This research area aims to demonstrate the correctness of systems and covers both formal and software verification.
This area aims to demonstrate the correctness of systems and contributes to software and hardware co-design.
Formal verification aims to establish that the design of a system and its underlying algorithms are correct with respect to a formal specification. Software verification assesses how well software satisfies defined requirements.
Both forms of verification include evaluation of properties such as performance, safety and security.
The strategy for this area recognises that verification and correctness research in the UK is of high quality and very strong in international standing.
Our goal is to create a portfolio of research that tackles the challenges posed by more complex, distributed, large-scale systems and builds on existing links with other research areas, such as Artificial Intelligence Technologies, ICT Networks and Distributed Systems, and Theoretical Computer Science.
This includes contributing to EPSRC’s Future Intelligent Technologies priority for the ICT theme, particularly in terms of the development of trusted technologies.
We want to strengthen our researchers’ existing links between theory and practice to address real-world challenges, including the development of usable tools. We also aim for consideration of human interaction with verification technologies to take place from the outset, in line with EPSRC’s People at the Heart cross-ICT priority.

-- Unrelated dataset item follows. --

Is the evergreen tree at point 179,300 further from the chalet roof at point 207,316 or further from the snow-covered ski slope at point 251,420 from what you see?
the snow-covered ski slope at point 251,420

Researchers addressing cybersecurity challenges and contributing to ongoing work driven by security issues. The involvement of verification and correctness researchers is integral to realising the aims of EPSRC’s Safe and Secure cross-ICT priority by ensuring reliable, robust systems that can cope in a modern, complex world.
In recognition of the increased interest from industry in verification and correctness, we will monitor the supply of people into the relevant research community.